◆ EXTRACTO
Mucho antes de convertirse en una de las figuras más conocidas de la moda y el entretenimiento, Georgina Rodríguez tuvo que trabajar para construir su propio camino.

La empresaria ha recordado recientemente una etapa de su vida marcada por el esfuerzo, los primeros empleos y el deseo de continuar estudiando. Con apenas 18 años, vivía en Jaca y tenía claro que quería mudarse a Madrid para estudiar Administración de Empresas junto a su hermana.

De trabajar en un hotel a buscar su independencia

Su primer gran paso hacia la independencia llegó cuando recibió una oportunidad laboral en un hotel de Graus. Su madre le dio 100 euros para poder trasladarse y comenzar aquella experiencia.

A partir de ese momento, Georgina empezó a recibir su propio salario y a pagar un alquiler. Aquella etapa también estuvo marcada por algunas dificultades económicas que, según ha contado, vivió junto a su madre y su hermana.

Lejos de ocultar ese pasado, la empresaria ha hablado de él con naturalidad y orgullo.

Madrid y una nueva oportunidad

Después de trabajar en Graus, Georgina finalmente se trasladó a Madrid con su hermana. Su objetivo principal era continuar sus estudios, pero su camino profesional comenzó a tomar otro rumbo.
Dejó su currículum en Inditex y consiguió trabajo en Massimo Dutti, donde comenzó a acercarse al mundo de la moda. Poco después, también decidió viajar a Inglaterra para trabajar como niñera y aprovechar la experiencia para aprender inglés.

◆ EXTRACTOS DE ENTRADAS
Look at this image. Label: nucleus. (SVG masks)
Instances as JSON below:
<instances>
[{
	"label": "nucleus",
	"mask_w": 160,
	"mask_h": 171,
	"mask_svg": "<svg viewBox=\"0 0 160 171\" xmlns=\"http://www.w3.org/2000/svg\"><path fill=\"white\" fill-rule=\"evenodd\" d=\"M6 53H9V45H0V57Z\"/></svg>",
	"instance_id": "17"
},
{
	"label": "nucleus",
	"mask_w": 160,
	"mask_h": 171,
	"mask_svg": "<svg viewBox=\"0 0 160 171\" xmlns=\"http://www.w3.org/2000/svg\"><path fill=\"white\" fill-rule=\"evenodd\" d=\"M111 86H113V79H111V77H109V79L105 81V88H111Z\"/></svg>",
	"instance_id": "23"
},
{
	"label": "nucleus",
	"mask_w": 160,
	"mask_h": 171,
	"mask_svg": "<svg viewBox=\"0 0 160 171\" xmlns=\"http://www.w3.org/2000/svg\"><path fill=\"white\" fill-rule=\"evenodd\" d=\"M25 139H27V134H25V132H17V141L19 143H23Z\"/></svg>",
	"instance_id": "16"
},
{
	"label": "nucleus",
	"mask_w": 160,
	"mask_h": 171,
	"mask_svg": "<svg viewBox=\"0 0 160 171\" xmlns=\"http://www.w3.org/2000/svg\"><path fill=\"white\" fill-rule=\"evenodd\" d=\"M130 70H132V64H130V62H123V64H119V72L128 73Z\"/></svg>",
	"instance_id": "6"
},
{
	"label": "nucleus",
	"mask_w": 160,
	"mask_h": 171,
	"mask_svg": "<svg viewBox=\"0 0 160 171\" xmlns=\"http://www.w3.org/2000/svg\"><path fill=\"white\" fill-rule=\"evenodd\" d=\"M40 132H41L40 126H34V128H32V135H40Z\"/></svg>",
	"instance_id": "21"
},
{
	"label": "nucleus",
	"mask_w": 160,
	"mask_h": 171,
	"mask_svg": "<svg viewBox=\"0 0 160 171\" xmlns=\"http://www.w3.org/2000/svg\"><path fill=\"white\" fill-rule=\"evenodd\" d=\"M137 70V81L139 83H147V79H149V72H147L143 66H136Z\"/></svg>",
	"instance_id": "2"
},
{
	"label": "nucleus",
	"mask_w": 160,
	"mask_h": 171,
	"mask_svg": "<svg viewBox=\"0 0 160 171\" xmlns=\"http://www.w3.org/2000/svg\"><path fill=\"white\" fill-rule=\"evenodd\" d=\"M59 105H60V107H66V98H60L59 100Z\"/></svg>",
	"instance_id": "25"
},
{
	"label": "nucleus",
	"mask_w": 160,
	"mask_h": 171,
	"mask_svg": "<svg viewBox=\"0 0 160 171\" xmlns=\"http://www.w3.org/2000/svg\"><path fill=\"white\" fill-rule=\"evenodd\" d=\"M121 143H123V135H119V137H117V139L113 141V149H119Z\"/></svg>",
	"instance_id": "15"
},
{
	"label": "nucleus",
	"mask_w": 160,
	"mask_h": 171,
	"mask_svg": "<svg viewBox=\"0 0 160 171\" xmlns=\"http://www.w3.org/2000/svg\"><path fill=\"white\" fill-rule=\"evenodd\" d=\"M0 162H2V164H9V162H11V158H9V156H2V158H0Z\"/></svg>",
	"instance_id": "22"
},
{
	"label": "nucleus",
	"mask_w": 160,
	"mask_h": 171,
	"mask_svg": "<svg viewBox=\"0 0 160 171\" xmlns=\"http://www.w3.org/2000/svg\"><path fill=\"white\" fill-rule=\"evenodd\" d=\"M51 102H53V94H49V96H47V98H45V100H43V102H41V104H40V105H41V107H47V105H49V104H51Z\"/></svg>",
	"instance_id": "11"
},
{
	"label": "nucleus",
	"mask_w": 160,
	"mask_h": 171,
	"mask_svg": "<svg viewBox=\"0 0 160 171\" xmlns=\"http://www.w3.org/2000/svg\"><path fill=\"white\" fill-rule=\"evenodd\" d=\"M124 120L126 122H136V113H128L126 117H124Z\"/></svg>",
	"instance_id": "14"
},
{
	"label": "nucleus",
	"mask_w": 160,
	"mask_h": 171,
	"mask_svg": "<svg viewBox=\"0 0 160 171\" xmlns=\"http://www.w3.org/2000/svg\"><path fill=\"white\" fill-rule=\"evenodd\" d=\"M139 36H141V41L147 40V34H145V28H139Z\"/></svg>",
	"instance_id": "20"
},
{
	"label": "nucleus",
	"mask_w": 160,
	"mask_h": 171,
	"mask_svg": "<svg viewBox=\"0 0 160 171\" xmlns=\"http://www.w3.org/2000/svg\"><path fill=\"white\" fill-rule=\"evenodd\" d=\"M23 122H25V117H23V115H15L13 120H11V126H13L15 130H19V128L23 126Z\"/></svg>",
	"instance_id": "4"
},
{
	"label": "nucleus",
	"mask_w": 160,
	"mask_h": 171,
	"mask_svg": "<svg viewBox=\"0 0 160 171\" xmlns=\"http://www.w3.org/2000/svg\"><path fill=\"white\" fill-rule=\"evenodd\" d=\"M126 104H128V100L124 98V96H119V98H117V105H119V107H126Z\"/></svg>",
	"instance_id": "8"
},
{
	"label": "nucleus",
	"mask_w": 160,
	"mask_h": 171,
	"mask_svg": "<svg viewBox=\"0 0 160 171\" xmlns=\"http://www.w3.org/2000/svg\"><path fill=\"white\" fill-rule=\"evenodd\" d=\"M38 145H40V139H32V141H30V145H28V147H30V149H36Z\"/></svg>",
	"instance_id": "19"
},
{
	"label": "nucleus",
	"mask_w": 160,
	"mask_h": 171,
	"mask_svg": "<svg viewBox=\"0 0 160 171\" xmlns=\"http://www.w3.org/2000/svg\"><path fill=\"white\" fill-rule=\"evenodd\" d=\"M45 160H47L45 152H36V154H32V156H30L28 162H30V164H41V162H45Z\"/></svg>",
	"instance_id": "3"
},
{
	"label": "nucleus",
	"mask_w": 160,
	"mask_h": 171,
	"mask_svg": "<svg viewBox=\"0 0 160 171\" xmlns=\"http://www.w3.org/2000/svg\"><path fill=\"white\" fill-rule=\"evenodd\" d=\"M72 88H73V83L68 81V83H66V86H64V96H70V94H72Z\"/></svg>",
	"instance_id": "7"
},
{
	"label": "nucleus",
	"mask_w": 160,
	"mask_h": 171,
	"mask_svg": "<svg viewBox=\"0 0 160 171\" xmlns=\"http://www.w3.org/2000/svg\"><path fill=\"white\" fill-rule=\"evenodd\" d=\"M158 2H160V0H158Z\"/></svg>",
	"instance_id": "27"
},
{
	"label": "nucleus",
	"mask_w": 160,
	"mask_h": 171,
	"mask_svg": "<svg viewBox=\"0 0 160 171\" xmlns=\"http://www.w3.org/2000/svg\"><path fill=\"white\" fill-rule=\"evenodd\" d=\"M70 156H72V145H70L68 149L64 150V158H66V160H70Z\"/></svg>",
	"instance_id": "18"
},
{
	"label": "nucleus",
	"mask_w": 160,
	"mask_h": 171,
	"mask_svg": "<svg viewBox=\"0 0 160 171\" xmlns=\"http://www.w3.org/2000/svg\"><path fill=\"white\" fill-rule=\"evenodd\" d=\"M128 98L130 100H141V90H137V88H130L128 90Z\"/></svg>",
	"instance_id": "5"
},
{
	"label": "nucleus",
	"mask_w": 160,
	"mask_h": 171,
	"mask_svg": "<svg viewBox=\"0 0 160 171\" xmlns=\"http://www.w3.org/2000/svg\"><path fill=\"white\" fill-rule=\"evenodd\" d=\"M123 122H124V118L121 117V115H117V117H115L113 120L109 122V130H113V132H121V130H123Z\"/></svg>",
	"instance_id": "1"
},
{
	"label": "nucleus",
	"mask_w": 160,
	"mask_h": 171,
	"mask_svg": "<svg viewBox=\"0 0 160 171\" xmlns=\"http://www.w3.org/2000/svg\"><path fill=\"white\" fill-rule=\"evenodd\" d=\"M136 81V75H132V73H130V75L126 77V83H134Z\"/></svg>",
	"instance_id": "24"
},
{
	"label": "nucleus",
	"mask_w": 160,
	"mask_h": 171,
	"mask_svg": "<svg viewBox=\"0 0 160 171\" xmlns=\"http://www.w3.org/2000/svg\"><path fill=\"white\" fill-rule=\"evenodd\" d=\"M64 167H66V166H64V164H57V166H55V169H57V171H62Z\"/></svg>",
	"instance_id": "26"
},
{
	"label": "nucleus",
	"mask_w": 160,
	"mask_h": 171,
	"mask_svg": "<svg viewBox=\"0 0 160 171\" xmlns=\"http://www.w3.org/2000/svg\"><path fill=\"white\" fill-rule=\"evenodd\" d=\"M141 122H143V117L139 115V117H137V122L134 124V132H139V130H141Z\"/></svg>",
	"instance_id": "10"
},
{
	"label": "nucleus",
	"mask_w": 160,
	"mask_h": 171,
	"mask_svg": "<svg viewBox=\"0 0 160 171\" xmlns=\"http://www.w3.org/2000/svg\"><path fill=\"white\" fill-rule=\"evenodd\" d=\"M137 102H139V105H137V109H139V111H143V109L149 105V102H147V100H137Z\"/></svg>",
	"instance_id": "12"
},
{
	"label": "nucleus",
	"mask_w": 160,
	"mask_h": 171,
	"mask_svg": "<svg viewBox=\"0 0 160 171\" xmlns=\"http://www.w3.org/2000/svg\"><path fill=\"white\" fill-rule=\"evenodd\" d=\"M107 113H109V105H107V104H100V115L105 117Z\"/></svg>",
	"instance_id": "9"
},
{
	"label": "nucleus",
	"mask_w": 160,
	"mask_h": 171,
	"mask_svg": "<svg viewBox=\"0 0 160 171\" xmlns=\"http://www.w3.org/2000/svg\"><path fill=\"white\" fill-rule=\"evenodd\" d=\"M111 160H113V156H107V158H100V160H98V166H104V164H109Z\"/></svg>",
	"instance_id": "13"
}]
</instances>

◆ TAREA
Responda según el extracto:
(a) ¿Qué edad tenía Georgina Rodríguez cuando vivía en Jaca?
(b) ¿Cuánto dinero le dio su madre para trasladarse a Graus?
(c) ¿En qué tienda consiguió trabajo tras dejar su currículum en Inditex?
Las entradas proceden de una fuente distinta a la del extracto.

◆ RESPUESTA
(a) Apenas 18 años.
(b) 100 euros.
(c) En Massimo Dutti.